I read year round but summer is when I give myself huge chunks of time on a dock or a beach or by the pool to do what I love most: lose myself in a story. Some people think “summer reads” should be light and fun, like the season. My favorite summer reads are dense, thrilling and long.

“Rules of Civility,” by Amor Towles. A slight but nicely written coming-of-age story set in 1938 New York. Katey Kontent (I’m not kidding) is an orphan. She lives at a boarding house and works as a secretary. Glamorous Eve Ross befriends her. When the two girls meet the cute, rich Tinker Grey all three lives change forever. Scenes of 1930s New York and its wealthy playgrounds are beautifully described; reading this, you are there. My gripe: this story lacks drama. It’s “The Devil Wears Prada” without Meryl Streep. It’s “The Great Gatsby” without a love story.

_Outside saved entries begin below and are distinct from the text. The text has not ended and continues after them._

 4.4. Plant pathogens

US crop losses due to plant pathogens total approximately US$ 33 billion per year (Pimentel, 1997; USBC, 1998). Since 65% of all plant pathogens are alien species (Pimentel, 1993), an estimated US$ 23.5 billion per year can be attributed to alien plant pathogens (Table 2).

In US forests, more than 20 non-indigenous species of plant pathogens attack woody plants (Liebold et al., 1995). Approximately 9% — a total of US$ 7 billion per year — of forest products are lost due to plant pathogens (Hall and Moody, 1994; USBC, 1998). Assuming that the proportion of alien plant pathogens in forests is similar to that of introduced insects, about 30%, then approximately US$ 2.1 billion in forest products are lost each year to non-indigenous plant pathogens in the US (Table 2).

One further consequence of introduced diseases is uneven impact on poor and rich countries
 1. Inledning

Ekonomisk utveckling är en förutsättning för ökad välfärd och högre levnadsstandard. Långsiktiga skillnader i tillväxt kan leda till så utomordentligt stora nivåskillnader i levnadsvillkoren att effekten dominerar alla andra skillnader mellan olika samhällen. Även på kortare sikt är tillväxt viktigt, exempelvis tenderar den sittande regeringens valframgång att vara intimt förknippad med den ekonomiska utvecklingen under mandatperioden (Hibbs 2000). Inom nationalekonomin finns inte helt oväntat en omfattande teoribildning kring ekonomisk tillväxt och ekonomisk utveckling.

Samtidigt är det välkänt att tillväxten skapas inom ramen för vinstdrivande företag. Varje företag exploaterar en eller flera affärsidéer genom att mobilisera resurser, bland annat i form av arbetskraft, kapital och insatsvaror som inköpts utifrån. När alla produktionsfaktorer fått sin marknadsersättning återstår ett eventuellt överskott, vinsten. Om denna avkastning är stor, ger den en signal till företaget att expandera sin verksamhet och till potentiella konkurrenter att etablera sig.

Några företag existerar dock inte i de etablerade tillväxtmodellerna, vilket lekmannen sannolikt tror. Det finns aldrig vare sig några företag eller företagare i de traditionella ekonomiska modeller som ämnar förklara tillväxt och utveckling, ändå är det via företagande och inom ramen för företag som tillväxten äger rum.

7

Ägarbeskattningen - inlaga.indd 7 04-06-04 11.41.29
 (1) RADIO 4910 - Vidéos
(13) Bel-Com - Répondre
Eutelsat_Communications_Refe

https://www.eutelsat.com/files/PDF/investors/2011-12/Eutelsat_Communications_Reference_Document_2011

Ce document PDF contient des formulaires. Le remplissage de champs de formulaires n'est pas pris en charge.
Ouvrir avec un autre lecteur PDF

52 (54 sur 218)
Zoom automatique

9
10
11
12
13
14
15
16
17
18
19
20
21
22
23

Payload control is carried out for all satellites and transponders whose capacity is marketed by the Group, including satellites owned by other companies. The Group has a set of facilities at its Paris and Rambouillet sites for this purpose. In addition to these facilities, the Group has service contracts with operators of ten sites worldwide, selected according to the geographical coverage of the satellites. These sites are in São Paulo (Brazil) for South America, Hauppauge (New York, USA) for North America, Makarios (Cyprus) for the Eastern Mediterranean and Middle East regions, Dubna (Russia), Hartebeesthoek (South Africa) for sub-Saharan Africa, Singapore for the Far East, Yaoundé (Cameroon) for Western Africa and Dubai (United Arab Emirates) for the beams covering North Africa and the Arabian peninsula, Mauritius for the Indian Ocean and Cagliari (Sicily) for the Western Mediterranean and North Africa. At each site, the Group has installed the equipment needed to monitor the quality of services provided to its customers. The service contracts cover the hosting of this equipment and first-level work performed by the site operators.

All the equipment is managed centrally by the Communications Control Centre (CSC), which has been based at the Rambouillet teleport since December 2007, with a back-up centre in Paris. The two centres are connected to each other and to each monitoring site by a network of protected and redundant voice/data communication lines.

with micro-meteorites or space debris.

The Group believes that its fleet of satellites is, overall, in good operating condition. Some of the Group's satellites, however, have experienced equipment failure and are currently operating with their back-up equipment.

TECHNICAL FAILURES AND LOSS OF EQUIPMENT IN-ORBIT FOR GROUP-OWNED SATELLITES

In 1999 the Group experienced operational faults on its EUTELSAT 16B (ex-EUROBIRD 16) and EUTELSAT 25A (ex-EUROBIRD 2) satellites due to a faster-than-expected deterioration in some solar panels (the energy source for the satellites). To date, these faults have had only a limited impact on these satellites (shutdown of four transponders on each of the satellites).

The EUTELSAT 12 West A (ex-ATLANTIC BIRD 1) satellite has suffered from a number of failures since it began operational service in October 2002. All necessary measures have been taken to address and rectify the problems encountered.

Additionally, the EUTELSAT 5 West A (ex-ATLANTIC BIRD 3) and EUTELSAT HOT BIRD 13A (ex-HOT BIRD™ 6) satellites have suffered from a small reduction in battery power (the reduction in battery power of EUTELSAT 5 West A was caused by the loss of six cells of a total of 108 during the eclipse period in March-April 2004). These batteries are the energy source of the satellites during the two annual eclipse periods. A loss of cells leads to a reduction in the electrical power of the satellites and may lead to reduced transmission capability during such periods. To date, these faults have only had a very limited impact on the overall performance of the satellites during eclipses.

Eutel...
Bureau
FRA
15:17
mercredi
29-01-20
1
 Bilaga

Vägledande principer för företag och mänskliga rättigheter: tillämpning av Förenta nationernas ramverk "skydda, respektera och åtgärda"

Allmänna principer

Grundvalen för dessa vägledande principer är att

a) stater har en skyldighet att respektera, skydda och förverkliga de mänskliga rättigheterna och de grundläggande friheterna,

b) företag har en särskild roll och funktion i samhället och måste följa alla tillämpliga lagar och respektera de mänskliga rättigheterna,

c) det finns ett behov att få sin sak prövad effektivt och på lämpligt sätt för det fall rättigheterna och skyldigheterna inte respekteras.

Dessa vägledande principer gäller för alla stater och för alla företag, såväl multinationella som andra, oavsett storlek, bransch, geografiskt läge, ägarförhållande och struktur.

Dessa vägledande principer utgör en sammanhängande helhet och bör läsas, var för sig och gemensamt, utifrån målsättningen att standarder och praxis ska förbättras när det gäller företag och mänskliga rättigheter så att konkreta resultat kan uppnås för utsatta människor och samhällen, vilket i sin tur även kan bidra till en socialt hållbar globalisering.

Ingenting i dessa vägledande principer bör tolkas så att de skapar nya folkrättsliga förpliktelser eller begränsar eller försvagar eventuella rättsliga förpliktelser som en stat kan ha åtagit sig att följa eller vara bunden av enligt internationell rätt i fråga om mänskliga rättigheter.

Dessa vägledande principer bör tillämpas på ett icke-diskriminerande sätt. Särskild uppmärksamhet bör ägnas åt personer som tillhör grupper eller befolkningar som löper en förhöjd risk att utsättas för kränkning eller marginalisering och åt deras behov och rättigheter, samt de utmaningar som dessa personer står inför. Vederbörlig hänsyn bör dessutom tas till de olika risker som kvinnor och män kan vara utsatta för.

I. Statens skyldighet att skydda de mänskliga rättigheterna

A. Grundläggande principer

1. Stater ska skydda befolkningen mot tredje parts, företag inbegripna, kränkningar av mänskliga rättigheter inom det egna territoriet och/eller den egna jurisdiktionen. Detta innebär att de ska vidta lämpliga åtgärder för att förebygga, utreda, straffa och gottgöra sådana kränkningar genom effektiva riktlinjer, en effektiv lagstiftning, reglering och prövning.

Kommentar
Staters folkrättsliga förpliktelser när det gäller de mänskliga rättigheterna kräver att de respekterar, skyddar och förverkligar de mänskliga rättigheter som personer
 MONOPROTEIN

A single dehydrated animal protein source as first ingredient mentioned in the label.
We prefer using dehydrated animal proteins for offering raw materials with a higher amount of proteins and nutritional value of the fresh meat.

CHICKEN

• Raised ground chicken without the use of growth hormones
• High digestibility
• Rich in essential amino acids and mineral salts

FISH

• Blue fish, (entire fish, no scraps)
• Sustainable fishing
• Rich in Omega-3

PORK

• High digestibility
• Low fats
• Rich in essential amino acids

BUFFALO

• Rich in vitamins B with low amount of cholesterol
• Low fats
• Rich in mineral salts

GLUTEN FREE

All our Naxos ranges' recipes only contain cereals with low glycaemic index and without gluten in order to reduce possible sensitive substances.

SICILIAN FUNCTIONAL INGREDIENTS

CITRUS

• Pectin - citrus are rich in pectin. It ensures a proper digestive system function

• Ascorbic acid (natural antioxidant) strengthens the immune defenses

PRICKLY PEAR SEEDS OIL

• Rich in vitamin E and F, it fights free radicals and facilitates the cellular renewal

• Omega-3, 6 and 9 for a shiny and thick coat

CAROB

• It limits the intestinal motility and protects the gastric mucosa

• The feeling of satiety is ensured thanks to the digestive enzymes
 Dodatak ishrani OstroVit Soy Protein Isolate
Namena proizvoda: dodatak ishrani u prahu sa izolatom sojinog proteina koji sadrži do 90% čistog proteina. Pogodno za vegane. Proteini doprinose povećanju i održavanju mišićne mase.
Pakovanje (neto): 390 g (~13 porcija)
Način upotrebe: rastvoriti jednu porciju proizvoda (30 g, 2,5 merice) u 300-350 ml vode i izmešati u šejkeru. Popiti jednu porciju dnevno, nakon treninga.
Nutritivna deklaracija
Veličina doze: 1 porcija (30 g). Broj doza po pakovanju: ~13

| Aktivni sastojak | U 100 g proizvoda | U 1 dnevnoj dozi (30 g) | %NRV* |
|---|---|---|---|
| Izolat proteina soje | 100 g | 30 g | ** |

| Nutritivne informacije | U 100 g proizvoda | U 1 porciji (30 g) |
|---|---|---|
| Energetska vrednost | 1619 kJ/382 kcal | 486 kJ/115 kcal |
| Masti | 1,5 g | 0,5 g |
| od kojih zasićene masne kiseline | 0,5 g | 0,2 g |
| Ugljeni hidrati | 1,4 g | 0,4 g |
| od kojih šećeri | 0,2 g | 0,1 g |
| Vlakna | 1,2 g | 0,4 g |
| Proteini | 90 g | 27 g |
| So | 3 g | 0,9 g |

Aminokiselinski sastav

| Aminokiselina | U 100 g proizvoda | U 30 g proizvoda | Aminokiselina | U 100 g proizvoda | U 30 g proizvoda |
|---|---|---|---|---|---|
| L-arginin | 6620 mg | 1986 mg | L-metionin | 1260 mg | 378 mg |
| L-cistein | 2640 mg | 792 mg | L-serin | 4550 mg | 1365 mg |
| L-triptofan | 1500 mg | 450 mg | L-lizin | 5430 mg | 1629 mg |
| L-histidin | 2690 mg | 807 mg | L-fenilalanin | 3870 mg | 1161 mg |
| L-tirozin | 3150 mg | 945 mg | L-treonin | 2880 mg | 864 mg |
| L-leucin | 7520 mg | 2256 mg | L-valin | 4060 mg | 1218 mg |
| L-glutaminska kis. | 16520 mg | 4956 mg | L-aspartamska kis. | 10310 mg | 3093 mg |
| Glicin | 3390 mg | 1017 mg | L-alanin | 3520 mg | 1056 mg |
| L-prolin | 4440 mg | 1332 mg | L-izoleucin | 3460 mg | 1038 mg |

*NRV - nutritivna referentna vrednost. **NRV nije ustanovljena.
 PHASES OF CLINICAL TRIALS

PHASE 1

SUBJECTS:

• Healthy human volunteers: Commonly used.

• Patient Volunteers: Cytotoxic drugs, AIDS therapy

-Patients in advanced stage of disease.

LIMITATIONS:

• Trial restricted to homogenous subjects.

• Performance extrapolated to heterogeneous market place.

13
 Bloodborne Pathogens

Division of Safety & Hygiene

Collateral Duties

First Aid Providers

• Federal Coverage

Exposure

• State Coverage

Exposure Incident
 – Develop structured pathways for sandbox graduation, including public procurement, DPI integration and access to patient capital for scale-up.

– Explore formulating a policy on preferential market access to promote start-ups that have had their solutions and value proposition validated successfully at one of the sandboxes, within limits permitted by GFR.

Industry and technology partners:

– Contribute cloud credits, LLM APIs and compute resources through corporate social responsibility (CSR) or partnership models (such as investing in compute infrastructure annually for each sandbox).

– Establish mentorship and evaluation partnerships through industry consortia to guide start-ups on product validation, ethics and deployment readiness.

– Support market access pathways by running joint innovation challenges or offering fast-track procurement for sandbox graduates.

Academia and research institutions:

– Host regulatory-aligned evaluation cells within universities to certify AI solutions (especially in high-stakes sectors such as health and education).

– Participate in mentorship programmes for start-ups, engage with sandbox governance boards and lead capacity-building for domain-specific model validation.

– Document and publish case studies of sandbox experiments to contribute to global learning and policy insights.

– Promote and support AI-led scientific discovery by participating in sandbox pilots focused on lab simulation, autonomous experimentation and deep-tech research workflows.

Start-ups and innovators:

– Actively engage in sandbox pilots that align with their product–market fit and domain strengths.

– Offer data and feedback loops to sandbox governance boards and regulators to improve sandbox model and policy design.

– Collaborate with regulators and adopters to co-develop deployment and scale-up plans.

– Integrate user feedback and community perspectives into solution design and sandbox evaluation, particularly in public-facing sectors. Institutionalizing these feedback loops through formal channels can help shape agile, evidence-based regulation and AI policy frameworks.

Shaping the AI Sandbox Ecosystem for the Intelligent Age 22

“Sometimes a Great Notion,” by Ken Kesey. Drama, and then some! Kesey’s 1964 epic is 715 pages of American literature at its best, and most heightened. Think Whitman, Ginsberg, Hemingway, Fitzgerald and Jim Harrison telling this story, of a town, a business, an industry, a strike and the undoing of an American family. It’s so rich I had to put it down for a day. Will they get the logs down river in time? Will Lee seduce his brother’s wife? I was often surprised and tremendously moved by this magnificently told story. And, its ending is perfect.

“Crooked Letter, Crooked Letter,” by Tom Franklin. A great title (it’s how children in Mississippi are taught to spell their state) for a ho-hum story. A teenage girls goes missing from a small town. A middle-age man whose date disappeared years earlier is the suspect. But someone has shot him; until he comes to, we can’t know. Where do we go from here? Backwards, to the man’s childhood and troubled friendship with a black boy who is now the town’s constable. Also the more recent past, when this tremendously lonely man is befriended by a sociopath. A noisy, predictable read.